### PAGE EXTRACT
===============

The zoo is currently undergoing a significant renovation to make it compliant with the Americans with Disabilities Act and will reopen to the public in 2021.
8. The Beaches Are Beautiful
Of course, this is Hawaii, and you will want to work in a fair amount of beach time during your visit. Coconut Island, just offshore from the Liliuokalani Gardens and easily accessible via footbridge, is a great swimming and sunning spot. It boasts several small white sand beaches, and there are restrooms on-site.
This island -- also known as Mokuola -- is important to Native Hawaiians. It was once known as a healing place, where warriors, kings, and queens swam in the waters to recover from illness or injury. Today, it’s a lovely spot to spend a sunny afternoon. Keep an eye out for the daredevils who leap from the island’s 20-foot tower into the ocean below.
9. There Are Several Fascinating Museums
Hilo has several worthwhile museums that delve into the city and region’s past, culture, and even weather.

===============

### DATA
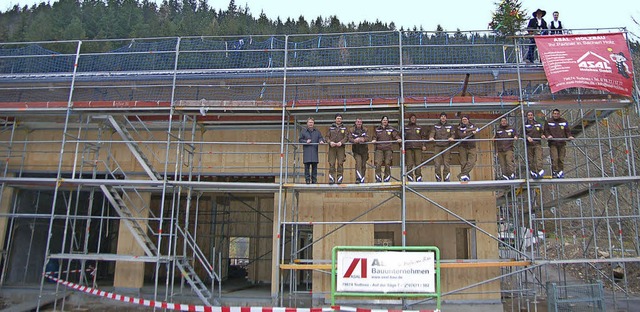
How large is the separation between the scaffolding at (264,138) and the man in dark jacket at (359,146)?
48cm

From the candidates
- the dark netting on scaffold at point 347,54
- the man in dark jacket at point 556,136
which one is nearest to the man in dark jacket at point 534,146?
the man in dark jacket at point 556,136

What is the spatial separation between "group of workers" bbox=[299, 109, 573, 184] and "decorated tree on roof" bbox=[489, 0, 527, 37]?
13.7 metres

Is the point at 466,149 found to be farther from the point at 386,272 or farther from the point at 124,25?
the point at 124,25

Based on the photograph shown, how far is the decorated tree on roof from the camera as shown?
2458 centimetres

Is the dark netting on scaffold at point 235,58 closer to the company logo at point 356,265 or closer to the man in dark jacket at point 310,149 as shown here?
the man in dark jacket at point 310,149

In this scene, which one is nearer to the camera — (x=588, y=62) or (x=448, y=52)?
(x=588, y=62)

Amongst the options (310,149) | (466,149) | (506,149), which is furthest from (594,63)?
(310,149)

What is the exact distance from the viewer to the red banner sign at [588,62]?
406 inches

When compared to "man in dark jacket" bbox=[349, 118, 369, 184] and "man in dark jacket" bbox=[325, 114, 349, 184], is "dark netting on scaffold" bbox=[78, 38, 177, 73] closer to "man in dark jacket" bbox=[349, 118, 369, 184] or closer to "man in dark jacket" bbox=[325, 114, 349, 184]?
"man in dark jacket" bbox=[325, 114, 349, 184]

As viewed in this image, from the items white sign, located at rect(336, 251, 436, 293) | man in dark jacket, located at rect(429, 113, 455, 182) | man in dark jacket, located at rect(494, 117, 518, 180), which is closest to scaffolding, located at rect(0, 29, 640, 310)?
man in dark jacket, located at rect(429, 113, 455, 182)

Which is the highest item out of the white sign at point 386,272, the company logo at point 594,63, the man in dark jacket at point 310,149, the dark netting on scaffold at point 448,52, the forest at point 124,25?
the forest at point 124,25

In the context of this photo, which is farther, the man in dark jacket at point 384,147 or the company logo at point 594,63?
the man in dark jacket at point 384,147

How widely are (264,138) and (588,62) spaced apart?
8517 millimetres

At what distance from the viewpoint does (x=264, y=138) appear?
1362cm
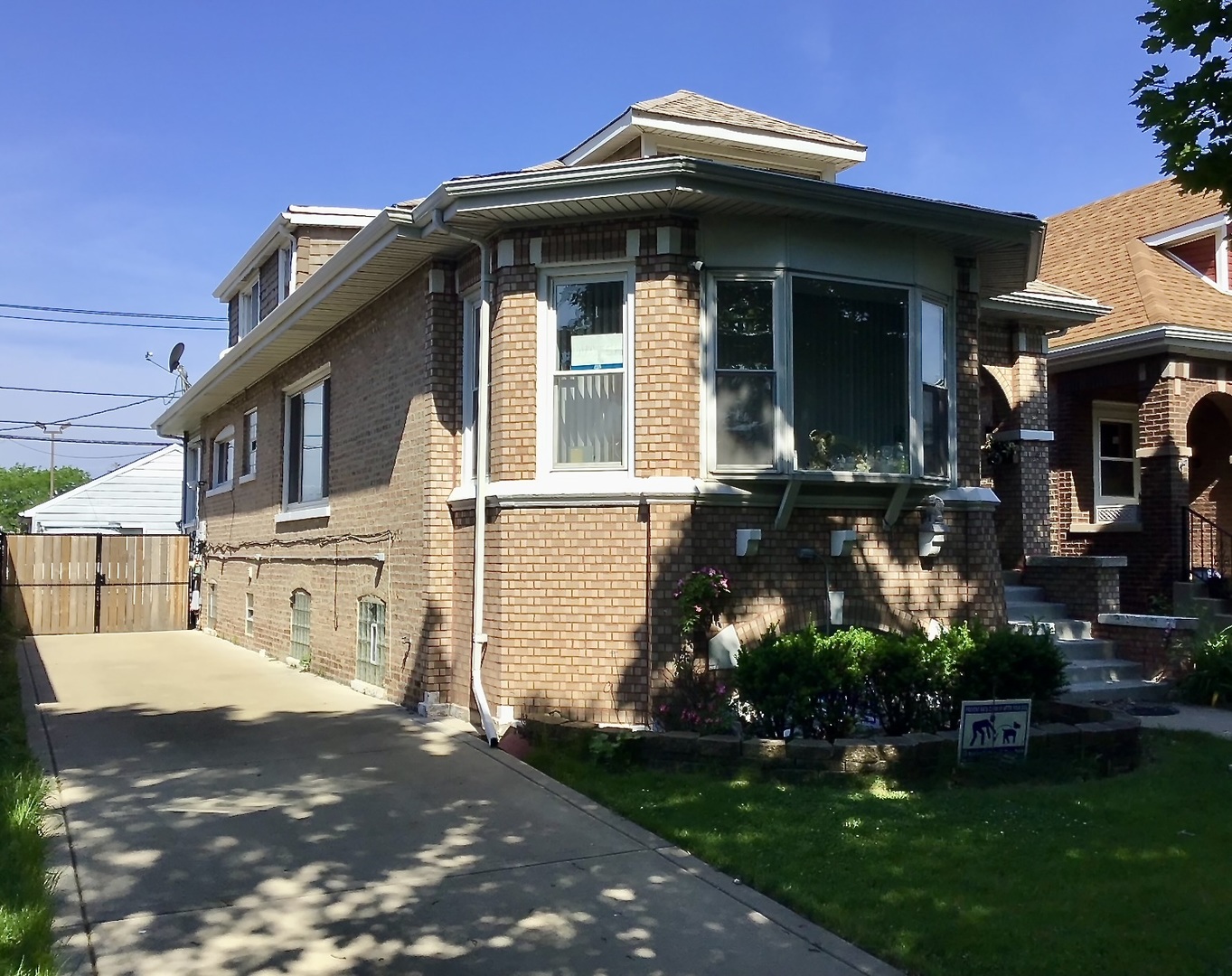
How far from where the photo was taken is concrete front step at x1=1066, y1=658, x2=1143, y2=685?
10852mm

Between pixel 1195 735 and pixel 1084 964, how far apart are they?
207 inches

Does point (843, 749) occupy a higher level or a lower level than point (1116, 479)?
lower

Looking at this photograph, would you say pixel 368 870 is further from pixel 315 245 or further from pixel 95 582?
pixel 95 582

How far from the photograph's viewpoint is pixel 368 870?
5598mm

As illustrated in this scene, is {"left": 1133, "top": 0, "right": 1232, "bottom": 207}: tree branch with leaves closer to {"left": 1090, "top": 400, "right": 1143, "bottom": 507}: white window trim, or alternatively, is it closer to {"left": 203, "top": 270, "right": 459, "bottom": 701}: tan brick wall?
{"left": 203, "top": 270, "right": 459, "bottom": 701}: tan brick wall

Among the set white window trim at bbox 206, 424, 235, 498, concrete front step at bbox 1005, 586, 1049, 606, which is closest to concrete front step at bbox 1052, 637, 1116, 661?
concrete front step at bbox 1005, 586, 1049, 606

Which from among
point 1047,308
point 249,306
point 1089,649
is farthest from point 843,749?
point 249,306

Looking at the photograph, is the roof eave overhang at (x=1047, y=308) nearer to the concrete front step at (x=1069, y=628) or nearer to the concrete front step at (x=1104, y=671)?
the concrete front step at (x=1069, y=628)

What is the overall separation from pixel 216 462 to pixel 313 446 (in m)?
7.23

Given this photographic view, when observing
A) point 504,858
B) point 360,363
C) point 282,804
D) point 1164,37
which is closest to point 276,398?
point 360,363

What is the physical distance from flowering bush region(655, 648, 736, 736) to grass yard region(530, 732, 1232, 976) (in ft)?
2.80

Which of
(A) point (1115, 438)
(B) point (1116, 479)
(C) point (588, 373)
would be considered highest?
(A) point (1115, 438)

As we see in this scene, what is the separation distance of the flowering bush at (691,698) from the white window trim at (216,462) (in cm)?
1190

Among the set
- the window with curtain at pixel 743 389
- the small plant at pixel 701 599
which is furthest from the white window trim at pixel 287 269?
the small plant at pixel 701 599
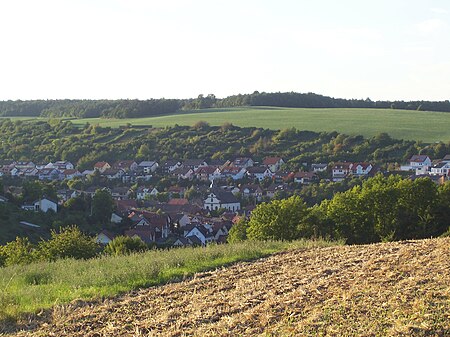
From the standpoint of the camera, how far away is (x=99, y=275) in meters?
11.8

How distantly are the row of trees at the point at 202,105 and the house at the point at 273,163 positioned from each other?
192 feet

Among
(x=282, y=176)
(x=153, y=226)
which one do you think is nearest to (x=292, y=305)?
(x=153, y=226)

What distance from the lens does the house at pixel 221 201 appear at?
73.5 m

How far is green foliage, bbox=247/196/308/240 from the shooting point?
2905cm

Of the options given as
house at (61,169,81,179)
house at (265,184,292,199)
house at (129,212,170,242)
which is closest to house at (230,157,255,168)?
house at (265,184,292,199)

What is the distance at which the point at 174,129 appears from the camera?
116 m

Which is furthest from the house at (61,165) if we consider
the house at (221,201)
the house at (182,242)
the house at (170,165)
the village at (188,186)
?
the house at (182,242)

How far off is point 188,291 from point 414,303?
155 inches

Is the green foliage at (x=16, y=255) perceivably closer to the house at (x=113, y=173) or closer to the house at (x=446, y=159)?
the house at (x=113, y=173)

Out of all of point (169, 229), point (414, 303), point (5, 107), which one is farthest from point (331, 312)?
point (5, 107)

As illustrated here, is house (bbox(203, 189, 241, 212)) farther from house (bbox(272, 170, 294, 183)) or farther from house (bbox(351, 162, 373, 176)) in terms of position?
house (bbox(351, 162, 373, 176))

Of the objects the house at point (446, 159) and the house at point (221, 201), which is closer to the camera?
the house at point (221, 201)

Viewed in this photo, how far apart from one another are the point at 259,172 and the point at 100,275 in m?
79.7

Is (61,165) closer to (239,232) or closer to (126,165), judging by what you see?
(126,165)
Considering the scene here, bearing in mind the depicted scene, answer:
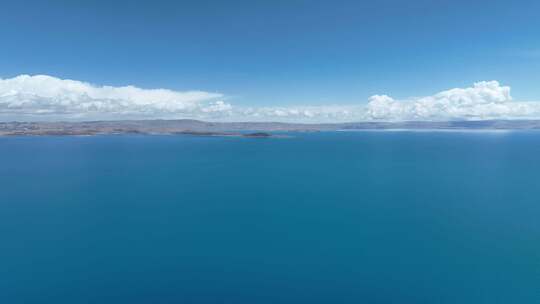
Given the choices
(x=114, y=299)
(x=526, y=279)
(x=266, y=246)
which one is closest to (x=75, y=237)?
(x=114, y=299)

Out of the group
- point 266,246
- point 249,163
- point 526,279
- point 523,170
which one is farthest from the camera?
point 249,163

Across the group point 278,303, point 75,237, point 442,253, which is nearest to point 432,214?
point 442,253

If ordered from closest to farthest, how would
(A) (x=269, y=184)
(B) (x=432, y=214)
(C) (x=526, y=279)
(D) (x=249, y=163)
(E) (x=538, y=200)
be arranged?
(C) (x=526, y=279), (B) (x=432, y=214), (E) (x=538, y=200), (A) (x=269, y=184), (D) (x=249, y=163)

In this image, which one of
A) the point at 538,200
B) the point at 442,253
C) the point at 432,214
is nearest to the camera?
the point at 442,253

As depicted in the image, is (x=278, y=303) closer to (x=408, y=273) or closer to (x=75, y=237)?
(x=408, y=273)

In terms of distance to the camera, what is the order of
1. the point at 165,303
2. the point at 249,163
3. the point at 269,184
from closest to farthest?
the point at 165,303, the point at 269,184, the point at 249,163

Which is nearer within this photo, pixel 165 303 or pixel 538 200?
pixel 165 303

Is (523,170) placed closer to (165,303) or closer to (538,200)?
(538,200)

===============

### ASSIGNED TASK 1
According to the Hilo travel extract, who once swam in the waters of Coconut Island to recover from illness or injury? List all of them.
### ASSIGNED TASK 2
For each statement, say whether it agrees with the Hilo travel extract, and quote the words that decide it. (a) Coconut Island can be reached by footbridge. (b) The zoo will reopen to the public in 2020. (c) The tower on Coconut Island is 20 feet high.
The records are not needed for any of this work.

### EXERCISE RESULT 1
Warriors, kings, and queens.

### EXERCISE RESULT 2
(a) Yes: "easily accessible via footbridge."
(b) No: "will reopen to the public in 2021."
(c) Yes: "the island’s 20-foot tower."